Question on Probability - been way too long since college

In summary: I'm not sure how that applies to this table, but because there is the variable num_cont, I figured that represented the control subjects. That, and because it was always non-zero.But, maybe I'm wrong. Maybe I'm over-thinking this question and the associated data. But, I tried an alternate calculation and it yielded a probability of 1 / (1 + 0) = 1; a probability of 1.Clearly, my calculation is wrong. And, my presumption is probably wrong, even though the table data supports it. Maybe there can be a situation where num_case > 0 and num_cont = 0, but it never happens in the table. I'm sure that there is
  • #1
ckirmser
105
3
Summary: Probability of an event based on a data table

Good morning, all -

I'm working on a question involving obesity based on alcohol and tobacco consumption. The question is based on a table with five variables;

• (age) An age group (10-25, 26-50, 51-75, 76+)
• (alc) An alcohol consumption group in g/day (0-40, 41-80, 80-120, 121+)
• (tob) A tobacco consumption group in g/day (0-10, 11-20, 21-30, 31+)
• (num_case) A number of obese cases (X)
• (num_cont) A number of controls (Y)

The question is, "What is the probability that a subject in the highest alcohol consumption group is obese?"

I figured the answer would be to first select only those rows in the table where alc = "121+". Then, from those, sum the num_case entries and divide that by the sum of num_case entries and the sum of the num_cont entries. In pseudocode;

WHERE alc = "121+"
SUM(num_case) / (SUM(num_case) + SUM(num_cont))

Apparently, this is not the answer, but I can't think of what else it might be.

So, I was hoping someone here might be able to clear this mental roadblock for me.

Thanx in advance!
 
Physics news on Phys.org
  • #2
ckirmser said:
Summary: Probability of an event based on a data table

Good morning, all -

I'm working on a question involving obesity based on alcohol and tobacco consumption. The question is based on a table with five variables;

• (age) An age group (10-25, 26-50, 51-75, 76+)
• (alc) An alcohol consumption group in g/day (0-40, 41-80, 80-120, 121+)
• (tob) A tobacco consumption group in g/day (0-10, 11-20, 21-30, 31+)
• (num_case) A number of obese cases (X)
• (num_cont) A number of controls (Y)

The question is, "What is the probability that a subject in the highest alcohol consumption group is obese?"

I figured the answer would be to first select only those rows in the table where alc = "121+". Then, from those, sum the num_case entries and divide that by the sum of num_case entries and the sum of the num_cont entries. In pseudocode;

WHERE alc = "121+"
SUM(num_case) / (SUM(num_case) + SUM(num_cont))

Apparently, this is not the answer, but I can't think of what else it might be.

So, I was hoping someone here might be able to clear this mental roadblock for me.

Thanx in advance!
What happens with your calculation if there is only one subject in the highest alcolol group and they are obese?
 
  • #3
I made the presumption - since there was no guidance otherwise and the table data bears this out - that the num_cont value is never 0; there is always at least one control.

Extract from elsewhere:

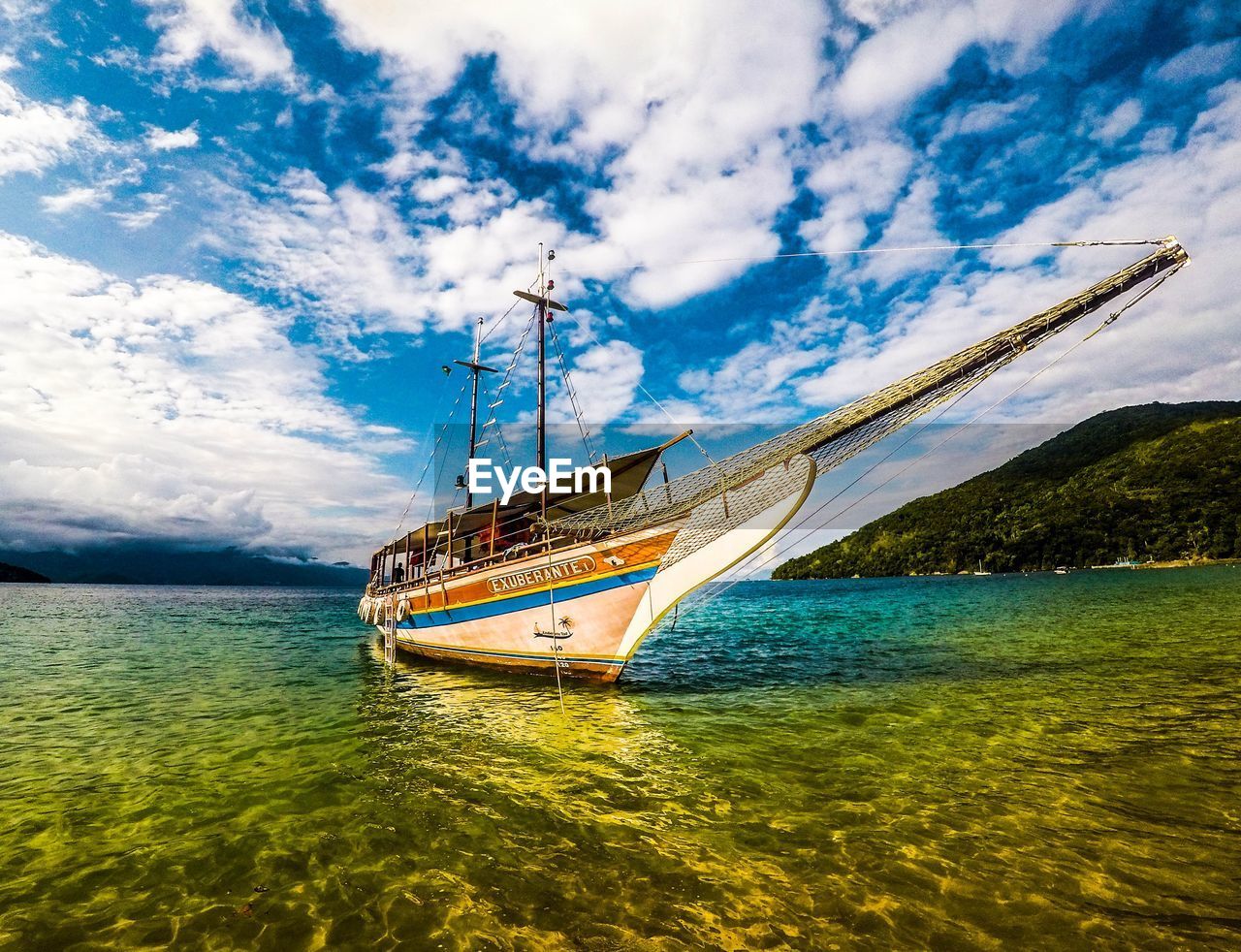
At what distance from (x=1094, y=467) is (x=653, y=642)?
148 metres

So, presumably, your scenario couldn't happen. If there is only one subject in a row, that subject must be a control value because num_cont != 0, not an obese value. But, if it can happen, then my calculation would yield 1 / (1 + 0) = 1; a probability of 1.

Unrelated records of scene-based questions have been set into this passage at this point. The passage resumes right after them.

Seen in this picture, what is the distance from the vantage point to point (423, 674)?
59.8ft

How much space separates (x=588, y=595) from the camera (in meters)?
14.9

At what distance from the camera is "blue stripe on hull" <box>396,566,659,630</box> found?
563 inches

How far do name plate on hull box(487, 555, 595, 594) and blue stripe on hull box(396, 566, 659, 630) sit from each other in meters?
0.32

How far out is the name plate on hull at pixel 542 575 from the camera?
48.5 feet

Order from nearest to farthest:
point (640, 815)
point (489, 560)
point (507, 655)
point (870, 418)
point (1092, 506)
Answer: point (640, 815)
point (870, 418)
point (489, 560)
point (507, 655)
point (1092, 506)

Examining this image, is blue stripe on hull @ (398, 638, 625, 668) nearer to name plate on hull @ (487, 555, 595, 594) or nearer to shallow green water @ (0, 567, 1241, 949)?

Obviously, my calculation is wrong. And, my presumption is probably wrong, even though the table data supports it. Maybe there can be a situation where num_case > 0 and num_cont = 0, but it never happens in the table. I'm sure that there is some formula necessary to determine this, but I've been searching for two days and have yet to stumble upon the proper wording for the search to yield it.

Thanx for your reply, PeroK!
 
  • #4
ckirmser said:
I made the presumption - since there was no guidance otherwise and the table data bears this out - that the num_cont value is never 0; there is always at least one control.

So, presumably, your scenario couldn't happen. If there is only one subject in a row, that subject must be a control value because num_cont != 0, not an obese value. But, if it can happen, then my calculation would yield 1 / (1 + 0) = 1; a probability of 1.

Obviously, my calculation is wrong. And, my presumption is probably wrong, even though the table data supports it. Maybe there can be a situation where num_case > 0 and num_cont = 0, but it never happens in the table. I'm sure that there is some formula necessary to determine this, but I've been searching for two days and have yet to stumble upon the proper wording for the search to yield it.

Thanx for your reply, PeroK!

Forgive my ignorance, but what's a "control"?
 
  • #5
A control is something involved in a test that does not have whatever is being tested applied to it.

For example, if one is testing a new drug, controls are those subjects who are not given the drug; they are there to see what happens if nothing is done, against whom the test subjects - the ones receiving the drug - are compared.

I'm not sure how that applies to this table, but because there is the variable num_cont, I figured that represented the control subjects. That, and because it was always non-zero.

But, maybe I'm wrong. Maybe I'm over-thinking this question and the associated data. But, I tried an answer using num_cont as the population. In that case, I used;

WHERE alc = "121+"
SUM(num_case) / SUM(num_cont)

But, that gave me the wrong answer, too. And, because the num_cont value is never zero, it would still result in some real number.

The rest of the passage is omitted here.